KRMA HISTORY

As its first project, krma-US Partners chose the Kobulubulu Ribere Mon Association (KRMA) because of it’s compelling history.

The women of KRMA live in Kobulubulu, Uganda, in a collection of family compounds without electricity or running water, but with a shared history of loss and recovery.

They shared what little they had and gave each other comfort and faith that life would improve

KRMA’s story began during a surge in Joseph Kony’s Lord’s Resistance Army (LRA) incursions into the northeastern regions of Uganda in 2005. For nearly 20 years, the LRA had been kidnapping Ugandan adults and children, forcing the boys to serve as soldiers and the girls as sex slaves.

In 2005, when the LRA attacked Kobulubulu, the villagers fled to an internally displaced persons camp for protection. The camp quickly became over-crowded and aid was limited by LRA attacks on relief vehicles. With little food and insufficient clean water, conditions in the camp deteriorated, leading to poverty, hunger, sexual violence and lawlessness.

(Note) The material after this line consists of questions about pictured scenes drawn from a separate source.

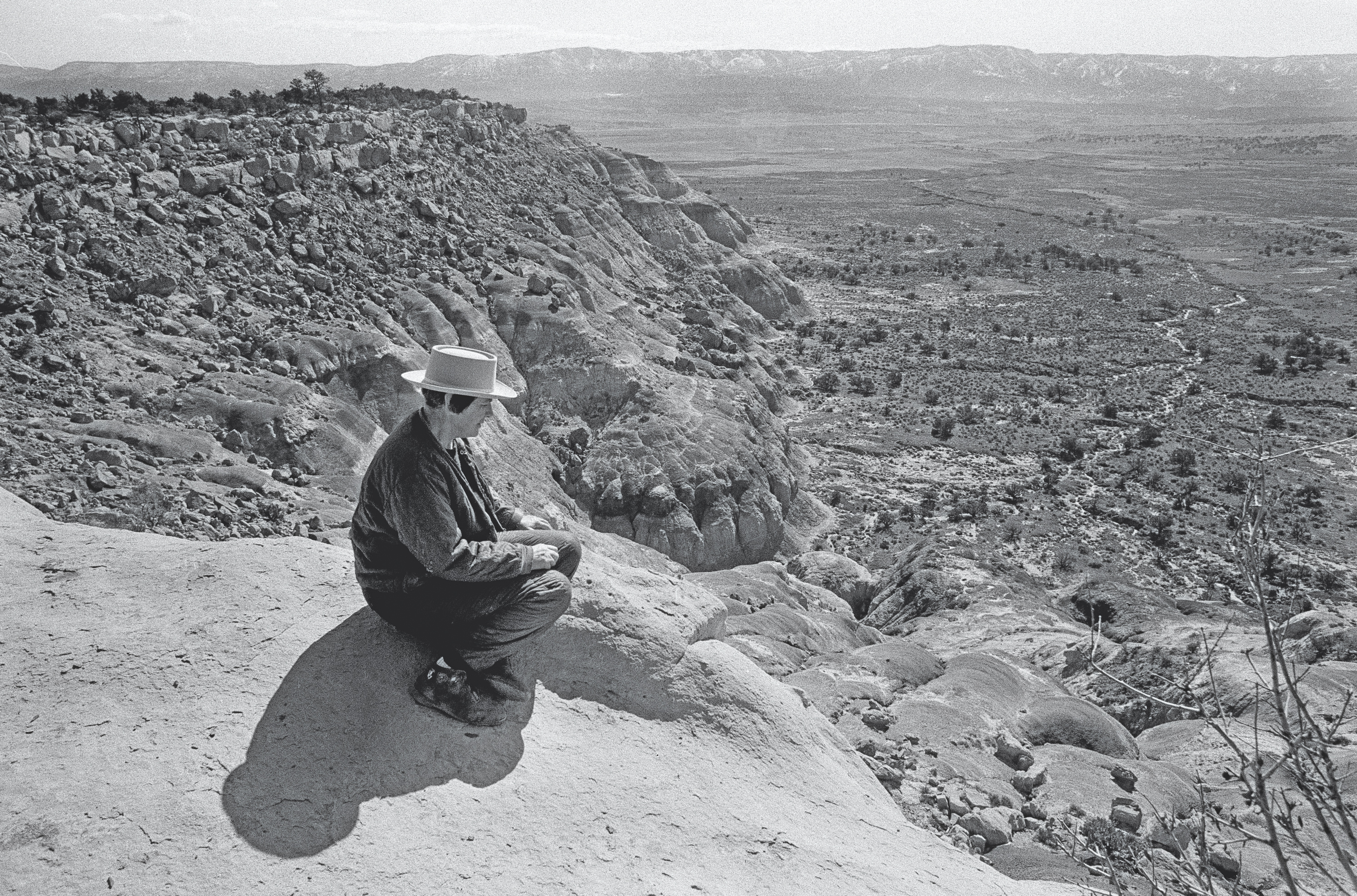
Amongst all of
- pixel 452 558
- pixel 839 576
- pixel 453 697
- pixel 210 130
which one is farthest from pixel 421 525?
pixel 210 130

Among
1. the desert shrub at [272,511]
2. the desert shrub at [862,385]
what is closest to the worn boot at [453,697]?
the desert shrub at [272,511]

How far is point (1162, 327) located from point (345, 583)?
41.8m

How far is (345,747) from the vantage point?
162 inches

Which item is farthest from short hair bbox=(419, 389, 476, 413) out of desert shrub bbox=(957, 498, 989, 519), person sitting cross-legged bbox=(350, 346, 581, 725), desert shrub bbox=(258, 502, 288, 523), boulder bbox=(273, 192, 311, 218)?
desert shrub bbox=(957, 498, 989, 519)

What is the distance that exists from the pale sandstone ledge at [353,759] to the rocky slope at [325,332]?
4.43 meters

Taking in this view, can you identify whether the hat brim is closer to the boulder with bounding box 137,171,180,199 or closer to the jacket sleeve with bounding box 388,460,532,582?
the jacket sleeve with bounding box 388,460,532,582

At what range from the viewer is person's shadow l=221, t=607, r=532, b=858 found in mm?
Answer: 3746

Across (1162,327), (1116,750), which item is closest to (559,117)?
(1162,327)

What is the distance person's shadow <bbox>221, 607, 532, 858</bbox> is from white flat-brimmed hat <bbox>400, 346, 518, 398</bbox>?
4.47ft

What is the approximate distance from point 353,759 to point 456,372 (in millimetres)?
1743

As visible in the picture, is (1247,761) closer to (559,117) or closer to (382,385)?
(382,385)

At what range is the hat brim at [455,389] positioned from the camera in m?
4.23

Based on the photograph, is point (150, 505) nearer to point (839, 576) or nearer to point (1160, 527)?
point (839, 576)

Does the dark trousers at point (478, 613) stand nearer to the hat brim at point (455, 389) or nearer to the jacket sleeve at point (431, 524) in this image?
the jacket sleeve at point (431, 524)
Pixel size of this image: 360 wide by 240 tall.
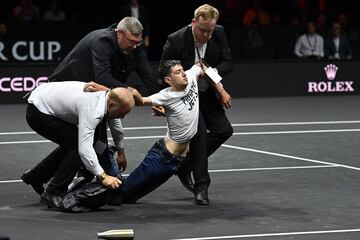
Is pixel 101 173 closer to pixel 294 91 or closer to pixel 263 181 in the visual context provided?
pixel 263 181

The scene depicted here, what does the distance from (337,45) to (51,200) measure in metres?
12.8

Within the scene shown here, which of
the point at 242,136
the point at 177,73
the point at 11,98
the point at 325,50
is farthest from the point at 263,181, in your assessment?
the point at 325,50

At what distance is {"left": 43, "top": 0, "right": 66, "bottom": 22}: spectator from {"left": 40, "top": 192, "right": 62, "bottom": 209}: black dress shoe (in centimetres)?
1209

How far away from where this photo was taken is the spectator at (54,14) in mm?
21594

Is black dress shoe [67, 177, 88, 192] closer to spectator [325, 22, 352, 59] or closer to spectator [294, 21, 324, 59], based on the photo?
spectator [294, 21, 324, 59]

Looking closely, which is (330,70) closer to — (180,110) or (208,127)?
(208,127)

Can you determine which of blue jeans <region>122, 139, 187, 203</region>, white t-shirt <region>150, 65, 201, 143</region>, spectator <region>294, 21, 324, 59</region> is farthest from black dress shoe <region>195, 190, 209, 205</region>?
spectator <region>294, 21, 324, 59</region>

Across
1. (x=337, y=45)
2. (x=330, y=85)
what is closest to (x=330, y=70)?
(x=330, y=85)

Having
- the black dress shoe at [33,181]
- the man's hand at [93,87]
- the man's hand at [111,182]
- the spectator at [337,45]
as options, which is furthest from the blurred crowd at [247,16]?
the man's hand at [111,182]

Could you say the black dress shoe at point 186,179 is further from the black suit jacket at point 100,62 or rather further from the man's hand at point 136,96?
the man's hand at point 136,96

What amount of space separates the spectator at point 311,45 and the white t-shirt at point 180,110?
1167cm

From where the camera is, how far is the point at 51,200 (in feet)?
31.5

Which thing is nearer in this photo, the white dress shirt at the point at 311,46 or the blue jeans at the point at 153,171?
the blue jeans at the point at 153,171

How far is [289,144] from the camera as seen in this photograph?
46.0 ft
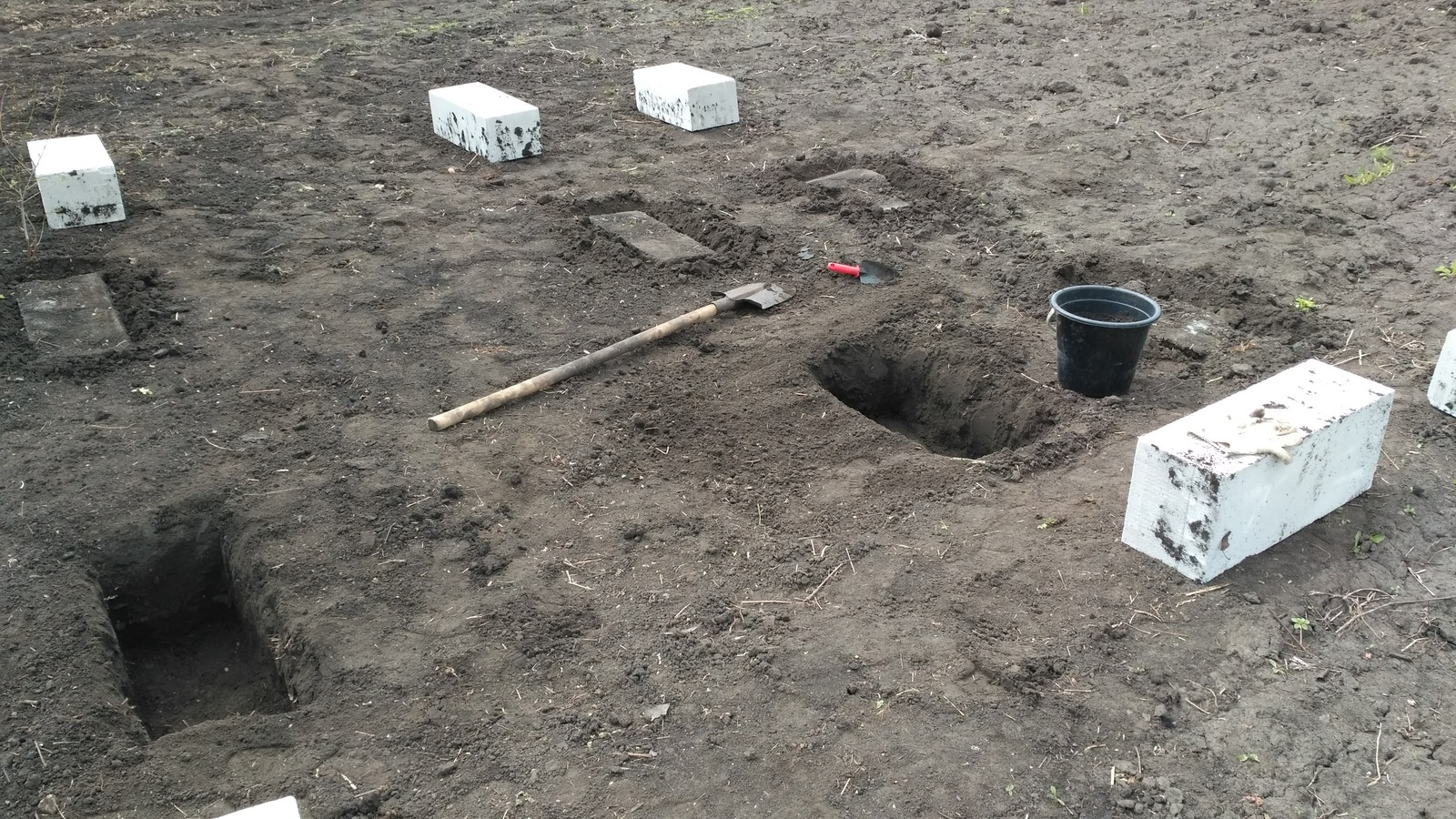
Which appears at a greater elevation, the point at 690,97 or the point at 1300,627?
the point at 690,97

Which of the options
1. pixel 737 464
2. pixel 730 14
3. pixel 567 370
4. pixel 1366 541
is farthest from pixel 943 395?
pixel 730 14

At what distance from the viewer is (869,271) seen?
256 inches

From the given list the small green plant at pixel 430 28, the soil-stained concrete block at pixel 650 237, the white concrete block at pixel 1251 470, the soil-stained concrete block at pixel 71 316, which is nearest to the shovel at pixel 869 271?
the soil-stained concrete block at pixel 650 237

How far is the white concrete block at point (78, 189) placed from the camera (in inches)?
278

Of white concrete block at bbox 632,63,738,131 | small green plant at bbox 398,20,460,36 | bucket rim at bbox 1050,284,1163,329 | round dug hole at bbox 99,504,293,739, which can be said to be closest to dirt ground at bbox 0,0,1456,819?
round dug hole at bbox 99,504,293,739

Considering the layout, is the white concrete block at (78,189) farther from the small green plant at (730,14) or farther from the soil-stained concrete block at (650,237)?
the small green plant at (730,14)

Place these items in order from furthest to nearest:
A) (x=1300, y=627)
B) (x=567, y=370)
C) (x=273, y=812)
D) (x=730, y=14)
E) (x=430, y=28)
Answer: (x=730, y=14)
(x=430, y=28)
(x=567, y=370)
(x=1300, y=627)
(x=273, y=812)

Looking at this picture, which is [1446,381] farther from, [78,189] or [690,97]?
[78,189]

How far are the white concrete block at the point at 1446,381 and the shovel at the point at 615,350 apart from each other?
3092 millimetres

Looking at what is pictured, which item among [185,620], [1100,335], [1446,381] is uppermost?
[1100,335]

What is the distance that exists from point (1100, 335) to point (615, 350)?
2.28m

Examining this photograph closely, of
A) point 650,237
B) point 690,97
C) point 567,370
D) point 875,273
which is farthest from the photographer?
point 690,97

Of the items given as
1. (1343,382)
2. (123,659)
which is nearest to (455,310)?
(123,659)

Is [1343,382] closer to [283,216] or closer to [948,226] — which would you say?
[948,226]
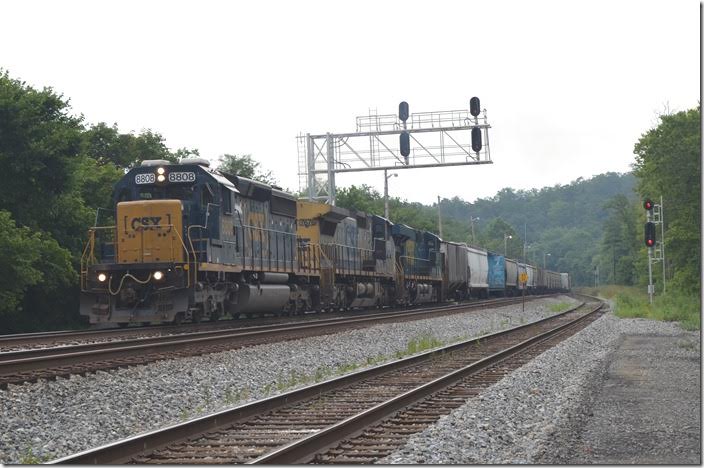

As suffering grew, a group of eight women from Kobulubulu began meeting every evening to pray for the safety of their husbands and help each other through the terrible struggles they were experiencing. The women also helped each other find work, pooling their wages and putting whatever coins were left over into communal savings and gave each other comfort and faith that life would improve.

When the Ugandan army finally chased the LRA out of Uganda and it was safe to return to their village, the women found that their houses had been burned and all their property had been lost or looted.

Still facing loss, poverty and difficulty, the women agreed to continue to collaborate by rebuilding their houses together, helping each other find work, saving money together and sharing concerns and comfort. They met weekly and soon created a formal village savings group, KRMA, with the following objectives:

  • To improve household income
  • To ensure food security and livelihood
  • To ensure faster conflict resolution and reconciliation within the community through peaceful means.

Many women say that the group changed their lives by teaching them to be responsible and to manage money, to be independent and to work cooperatively, to be disciplined and caring, and to believe that prayers and hard work pay.